View attachment 62381

p20, the Mandela moment over Mysteries of the Unexplained. I have to ask. How many reprints has this book gone through? For instance, I first read Desmond Morris' Manwatching in the 1970's. I liked it: a copiously illustrated work of pop psychology that served as a useful introduction to the subject. A lot of the photos in that 1970's edition were eyecatching and, shall we say, caught the imagination of a teenage boy: the pictures were probably chosen as fanservice. (The one of a job candidate being grilled by a naked interviewer, for instance). I lost my original copy and when in the 1990's I saw a copy in a second-hand store that was virtually identical - bought it. took it home, discovered a lot of the pictures I remembered were not there. The text was the same, the pictures had changed. No longer the naked interviewer, and no longer (to illustrate the concept of relative power) the business tycoon being served coffee by a naked waitress. You remember these things. I felt vaguely cheated and also had a Mandela Moment without being able to put a name to it.
I looked at the small print in the early part of the book: Manwatching had first been published in 1977. Apparently I was holding a "revised third edition" published in 1990. Revision, apparently, had changed some of the pictures. My then GF snorted and said "What do you expect? Things have changed since the caveman days. No wonder they dropped those pictures!"

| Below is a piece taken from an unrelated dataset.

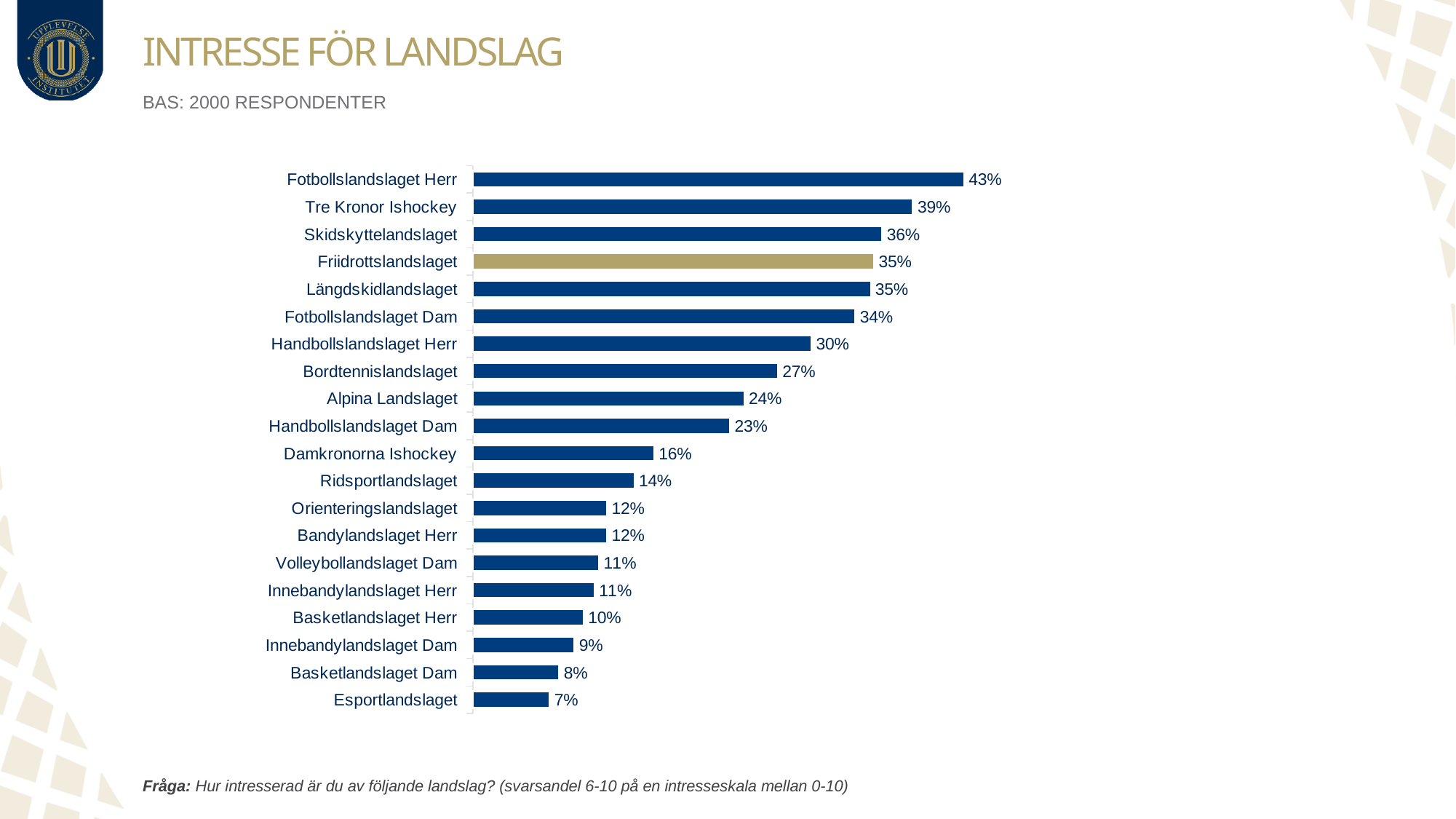
How many categories are shown in the chart? 20 What is the value for Fotbollslandslaget Herr? 43% Which category's bar is shown in a gold colour instead of blue? Friidrottslandslaget Which is larger, Basketlandslaget Herr or Basketlandslaget Dam? Basketlandslaget Herr What is the value for Handbollslandslaget Dam? 23% Which category has the highest value? Fotbollslandslaget Herr Which category has the lowest value? Esportlandslaget What is the difference between Tre Kronor Ishockey and Damkronorna Ishockey? 23% What kind of chart is shown on the slide? Bar chart Which is larger, Bordtennislandslaget or Alpina Landslaget? Bordtennislandslaget What is the value for Esportlandslaget? 7% What is the difference between Fotbollslandslaget Herr and Fotbollslandslaget Dam? 9%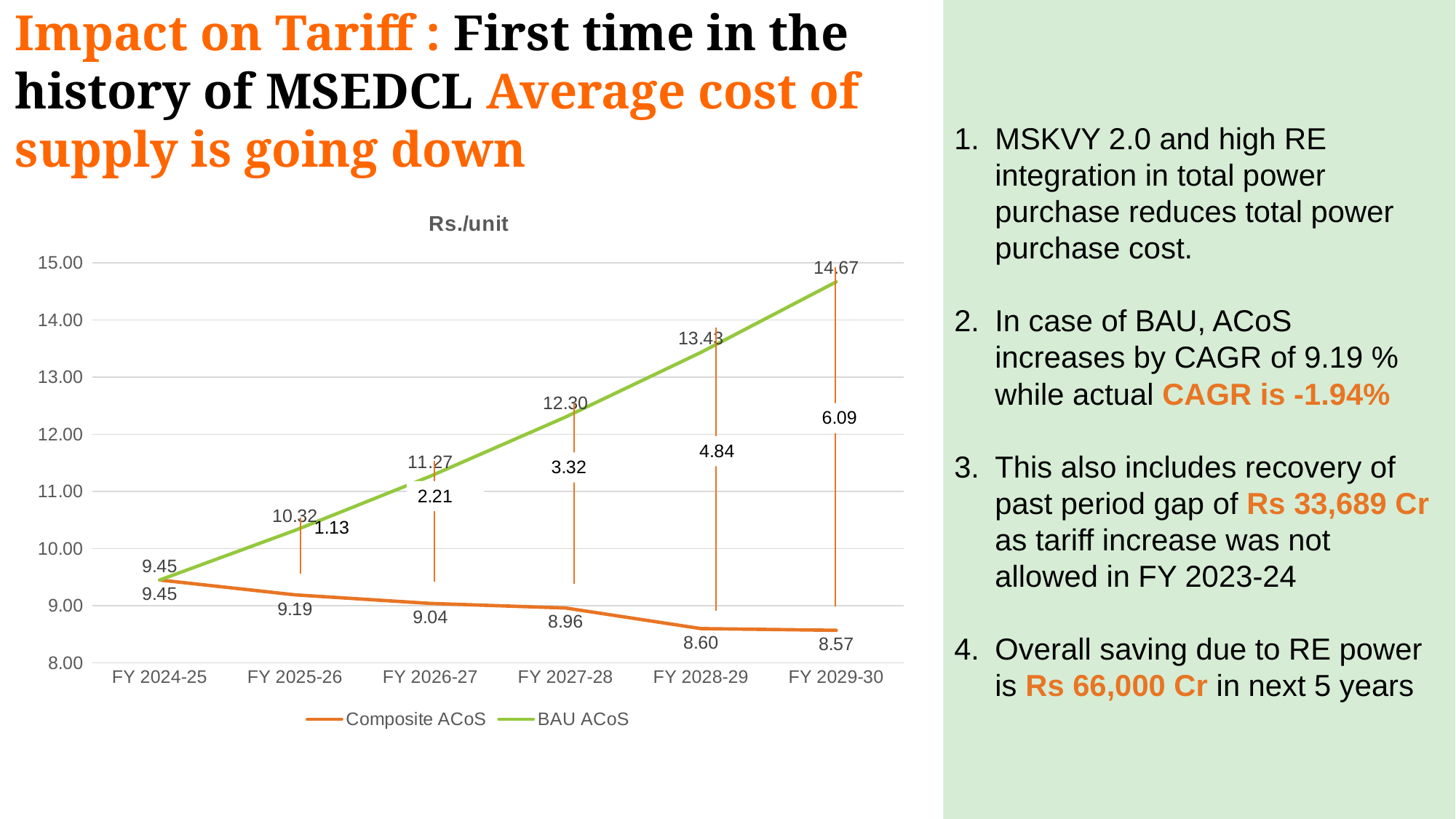
Does the Composite ACoS rise or fall from FY 2024-25 to FY 2029-30? Fall What is the BAU ACoS value for FY 2029-30? 14.67 Which is larger in FY 2025-26, the BAU ACoS or the Composite ACoS? BAU ACoS What is the BAU ACoS value for FY 2026-27? 11.27 How many series does the legend list? 2 What is the difference between BAU ACoS and Composite ACoS in FY 2028-29? 4.83 What kind of chart is shown on the slide? Line chart What unit is given in the chart title? Rs./unit What is the Composite ACoS value for FY 2027-28? 8.96 In which fiscal year is the Composite ACoS lowest? FY 2029-30 How many fiscal years are shown on the x axis? 6 In which fiscal year is the BAU ACoS highest? FY 2029-30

Could this explain where the Thunderbird went - it simply got dropped in a later reprint?

An "anonymous guest" to this forum back in 2001 posted that they had seen the infamous Thunderbird photo in a publication called "The Unexplained", which is pretty close to the account in FT 427.
Must admit that thoughts of later reprints did cross my mind too, but that doesn't explain how this particular copy of "Mysteries of The Unexplained" could change its contents.